THE PROBLEM » Return every entry exactly.

** BEGIN MATERIAL FOR THIS EXERCISE **

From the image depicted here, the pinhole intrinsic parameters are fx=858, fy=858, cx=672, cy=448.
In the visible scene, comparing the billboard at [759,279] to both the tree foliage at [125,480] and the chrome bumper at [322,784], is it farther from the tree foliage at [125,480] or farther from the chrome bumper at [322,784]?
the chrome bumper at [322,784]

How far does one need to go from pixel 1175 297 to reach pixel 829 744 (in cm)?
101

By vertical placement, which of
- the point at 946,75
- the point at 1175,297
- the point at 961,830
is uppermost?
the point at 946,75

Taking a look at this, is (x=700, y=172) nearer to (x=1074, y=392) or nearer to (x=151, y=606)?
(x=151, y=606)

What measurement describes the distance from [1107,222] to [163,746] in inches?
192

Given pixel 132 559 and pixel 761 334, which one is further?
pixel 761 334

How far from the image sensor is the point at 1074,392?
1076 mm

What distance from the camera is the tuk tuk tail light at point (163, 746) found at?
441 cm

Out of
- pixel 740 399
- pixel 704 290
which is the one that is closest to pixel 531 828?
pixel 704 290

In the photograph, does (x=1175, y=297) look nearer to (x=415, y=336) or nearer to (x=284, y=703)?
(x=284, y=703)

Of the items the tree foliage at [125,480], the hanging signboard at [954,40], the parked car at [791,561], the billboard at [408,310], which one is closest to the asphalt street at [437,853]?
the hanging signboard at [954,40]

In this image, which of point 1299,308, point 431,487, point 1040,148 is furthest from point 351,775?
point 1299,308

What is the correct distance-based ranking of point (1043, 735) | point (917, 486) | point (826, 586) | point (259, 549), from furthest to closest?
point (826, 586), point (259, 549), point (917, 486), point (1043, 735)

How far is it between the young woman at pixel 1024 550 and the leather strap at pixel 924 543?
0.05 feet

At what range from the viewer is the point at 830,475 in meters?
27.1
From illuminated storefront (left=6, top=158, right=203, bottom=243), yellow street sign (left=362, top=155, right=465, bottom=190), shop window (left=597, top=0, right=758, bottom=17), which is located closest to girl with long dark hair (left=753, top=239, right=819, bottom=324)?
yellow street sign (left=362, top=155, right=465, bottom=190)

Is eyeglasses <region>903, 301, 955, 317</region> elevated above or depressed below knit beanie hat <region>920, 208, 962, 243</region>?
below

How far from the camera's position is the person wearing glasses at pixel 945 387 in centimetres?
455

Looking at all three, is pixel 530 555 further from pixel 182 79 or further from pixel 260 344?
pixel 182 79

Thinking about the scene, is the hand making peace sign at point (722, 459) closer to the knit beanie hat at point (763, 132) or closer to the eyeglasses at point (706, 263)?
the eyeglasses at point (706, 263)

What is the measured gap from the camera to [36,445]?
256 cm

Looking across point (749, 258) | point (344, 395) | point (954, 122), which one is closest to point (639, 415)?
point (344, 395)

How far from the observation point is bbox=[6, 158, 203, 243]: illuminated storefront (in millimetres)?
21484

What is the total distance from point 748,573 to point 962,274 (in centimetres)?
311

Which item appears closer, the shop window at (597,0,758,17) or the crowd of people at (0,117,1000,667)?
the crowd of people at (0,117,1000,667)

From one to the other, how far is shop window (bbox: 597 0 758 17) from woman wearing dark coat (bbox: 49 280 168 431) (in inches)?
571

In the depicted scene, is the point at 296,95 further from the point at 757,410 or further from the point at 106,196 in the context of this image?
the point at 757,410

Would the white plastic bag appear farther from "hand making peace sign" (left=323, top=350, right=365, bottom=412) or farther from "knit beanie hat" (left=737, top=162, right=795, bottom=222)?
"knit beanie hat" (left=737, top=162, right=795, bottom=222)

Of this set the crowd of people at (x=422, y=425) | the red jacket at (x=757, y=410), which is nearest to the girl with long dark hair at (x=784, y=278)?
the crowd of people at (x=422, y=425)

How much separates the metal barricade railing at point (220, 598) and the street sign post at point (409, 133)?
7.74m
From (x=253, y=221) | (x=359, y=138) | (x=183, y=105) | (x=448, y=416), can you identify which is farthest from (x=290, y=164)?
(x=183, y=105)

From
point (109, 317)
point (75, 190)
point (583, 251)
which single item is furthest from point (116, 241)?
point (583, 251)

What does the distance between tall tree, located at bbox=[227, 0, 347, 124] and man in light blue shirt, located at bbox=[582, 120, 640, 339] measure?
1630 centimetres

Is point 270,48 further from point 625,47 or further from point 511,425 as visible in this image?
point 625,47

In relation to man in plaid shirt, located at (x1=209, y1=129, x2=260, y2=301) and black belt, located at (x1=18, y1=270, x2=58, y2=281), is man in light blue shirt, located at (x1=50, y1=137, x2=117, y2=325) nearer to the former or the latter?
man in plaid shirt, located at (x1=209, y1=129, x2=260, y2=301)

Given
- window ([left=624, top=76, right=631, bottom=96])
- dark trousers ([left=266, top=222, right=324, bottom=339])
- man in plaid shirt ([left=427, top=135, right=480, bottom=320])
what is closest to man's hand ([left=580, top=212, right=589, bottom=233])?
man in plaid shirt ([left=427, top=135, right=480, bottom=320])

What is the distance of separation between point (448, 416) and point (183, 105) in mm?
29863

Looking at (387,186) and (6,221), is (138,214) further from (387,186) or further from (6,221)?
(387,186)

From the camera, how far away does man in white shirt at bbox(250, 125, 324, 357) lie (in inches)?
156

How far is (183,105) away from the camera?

** END MATERIAL FOR THIS EXERCISE **

WORKED SOLUTION »
From the image depicted here, the pinhole intrinsic parameters are fx=858, fy=858, cx=672, cy=448.
In the visible scene, comparing the billboard at [759,279] to both the tree foliage at [125,480] and the chrome bumper at [322,784], is it farther from the tree foliage at [125,480] or farther from the chrome bumper at [322,784]?
the chrome bumper at [322,784]

How far does one need to go from pixel 1175 297 to reach pixel 829 744 (in cm)?
101

By vertical placement, which of
- the point at 946,75
- the point at 1175,297
- the point at 961,830
is uppermost?
the point at 946,75

Taking a look at this, is (x=700, y=172) nearer to (x=1074, y=392) or nearer to (x=151, y=606)?
(x=151, y=606)

What measurement describes the distance from [1107,222] to [163,746] in inches?
192

Given pixel 132 559 and pixel 761 334, which one is further?
pixel 761 334

How far from the image sensor is the point at 1074,392?
1076 mm

What distance from the camera is the tuk tuk tail light at point (163, 746) found at?
441 cm

Out of
- pixel 740 399
- pixel 704 290
which is the one that is closest to pixel 531 828?
pixel 704 290

In the photograph, does (x=1175, y=297) look nearer to (x=415, y=336) or nearer to (x=284, y=703)?
(x=284, y=703)

Of the items the tree foliage at [125,480], the hanging signboard at [954,40], the parked car at [791,561], the billboard at [408,310], which one is closest to the asphalt street at [437,853]?
the hanging signboard at [954,40]

In this image, which of point 1299,308, point 431,487, point 1040,148 is furthest from point 351,775?
point 1299,308

What is the correct distance-based ranking of point (1043, 735) | point (917, 486) | point (826, 586) | point (259, 549), from furthest to closest?
point (826, 586), point (259, 549), point (917, 486), point (1043, 735)

How far is it between the young woman at pixel 1024 550 and the leather strap at pixel 924 543?
0.05 feet

At what range from the viewer is the point at 830,475 in meters?
27.1
From illuminated storefront (left=6, top=158, right=203, bottom=243), yellow street sign (left=362, top=155, right=465, bottom=190), shop window (left=597, top=0, right=758, bottom=17), which is located closest to girl with long dark hair (left=753, top=239, right=819, bottom=324)?
yellow street sign (left=362, top=155, right=465, bottom=190)

Is eyeglasses <region>903, 301, 955, 317</region> elevated above or depressed below knit beanie hat <region>920, 208, 962, 243</region>?
below

How far from the camera's position is the person wearing glasses at pixel 945 387 in centimetres?
455

Looking at all three, is pixel 530 555 further from pixel 182 79 or further from pixel 260 344?
pixel 182 79

Thinking about the scene, is the hand making peace sign at point (722, 459) closer to the knit beanie hat at point (763, 132) or closer to the eyeglasses at point (706, 263)?
the eyeglasses at point (706, 263)

What is the measured gap from the camera to [36,445]?
256 cm

Looking across point (749, 258) | point (344, 395) | point (954, 122), which one is closest to point (639, 415)?
point (344, 395)

How far from the observation point is bbox=[6, 158, 203, 243]: illuminated storefront (in millimetres)?
21484

What is the total distance from point 748,573 to point 962,274 (in centimetres)?
311

Which item appears closer, the shop window at (597,0,758,17) or the crowd of people at (0,117,1000,667)?
the crowd of people at (0,117,1000,667)

From one to the other, how far is shop window (bbox: 597 0 758 17) from woman wearing dark coat (bbox: 49 280 168 431) (in inches)?
571

In the depicted scene, is the point at 296,95 further from the point at 757,410 or further from the point at 106,196 in the context of this image?
the point at 757,410

Would the white plastic bag appear farther from "hand making peace sign" (left=323, top=350, right=365, bottom=412) or farther from "knit beanie hat" (left=737, top=162, right=795, bottom=222)?
"knit beanie hat" (left=737, top=162, right=795, bottom=222)

Of this set the crowd of people at (x=422, y=425) | the red jacket at (x=757, y=410), which is nearest to the girl with long dark hair at (x=784, y=278)?
the crowd of people at (x=422, y=425)

How much separates the metal barricade railing at point (220, 598) and the street sign post at point (409, 133)?
7.74m
From (x=253, y=221) | (x=359, y=138) | (x=183, y=105) | (x=448, y=416), can you identify which is farthest from (x=290, y=164)?
(x=183, y=105)

From
point (109, 317)
point (75, 190)
point (583, 251)
which single item is furthest from point (116, 241)?
point (583, 251)

What does the distance between tall tree, located at bbox=[227, 0, 347, 124] and man in light blue shirt, located at bbox=[582, 120, 640, 339] measure?
1630 centimetres

Is point 270,48 further from point 625,47 or further from point 511,425 as visible in this image?
point 625,47

In relation to man in plaid shirt, located at (x1=209, y1=129, x2=260, y2=301) and black belt, located at (x1=18, y1=270, x2=58, y2=281), is man in light blue shirt, located at (x1=50, y1=137, x2=117, y2=325) nearer to the former or the latter?
man in plaid shirt, located at (x1=209, y1=129, x2=260, y2=301)

Given
- window ([left=624, top=76, right=631, bottom=96])
- dark trousers ([left=266, top=222, right=324, bottom=339])
- man in plaid shirt ([left=427, top=135, right=480, bottom=320])
what is closest to man's hand ([left=580, top=212, right=589, bottom=233])?
man in plaid shirt ([left=427, top=135, right=480, bottom=320])

What is the distance of separation between point (448, 416) and point (183, 105) in mm?
29863

Looking at (387,186) and (6,221), is (138,214) further from (387,186) or further from (6,221)?
(387,186)

From the camera, how far away does man in white shirt at bbox(250, 125, 324, 357) lie (in inches)?
156

How far is (183,105) away from the camera?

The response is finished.